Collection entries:
******************************
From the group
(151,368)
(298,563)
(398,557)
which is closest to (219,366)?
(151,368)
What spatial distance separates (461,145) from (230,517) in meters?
******************************
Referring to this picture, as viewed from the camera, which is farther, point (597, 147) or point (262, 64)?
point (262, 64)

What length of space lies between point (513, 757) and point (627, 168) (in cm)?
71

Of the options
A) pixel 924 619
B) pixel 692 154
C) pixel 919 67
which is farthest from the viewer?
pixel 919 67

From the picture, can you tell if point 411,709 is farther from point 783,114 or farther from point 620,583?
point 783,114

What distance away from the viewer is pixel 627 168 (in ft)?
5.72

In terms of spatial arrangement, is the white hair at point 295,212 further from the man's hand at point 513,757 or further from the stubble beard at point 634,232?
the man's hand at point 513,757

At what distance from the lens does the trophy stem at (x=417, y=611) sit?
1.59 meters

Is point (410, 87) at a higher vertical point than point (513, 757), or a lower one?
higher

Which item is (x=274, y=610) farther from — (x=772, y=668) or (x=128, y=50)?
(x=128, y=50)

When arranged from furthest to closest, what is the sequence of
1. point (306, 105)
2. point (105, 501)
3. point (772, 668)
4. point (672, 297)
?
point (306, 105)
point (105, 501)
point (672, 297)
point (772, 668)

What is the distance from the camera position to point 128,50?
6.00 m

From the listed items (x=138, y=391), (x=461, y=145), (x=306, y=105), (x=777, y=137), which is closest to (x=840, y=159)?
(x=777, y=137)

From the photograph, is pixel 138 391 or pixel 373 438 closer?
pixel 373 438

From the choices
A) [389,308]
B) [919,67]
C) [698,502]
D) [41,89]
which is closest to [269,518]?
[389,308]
******************************
Objective: Format the records above from the line with "From the group" to the line with "What spatial distance" as a numbered list, skipping any blank lines. Include only those lines.

Answer to this problem:
1. From the group
2. (151,368)
3. (298,563)
4. (398,557)
5. which is closest to (219,366)?
6. (151,368)
7. What spatial distance separates (461,145) from (230,517) in meters?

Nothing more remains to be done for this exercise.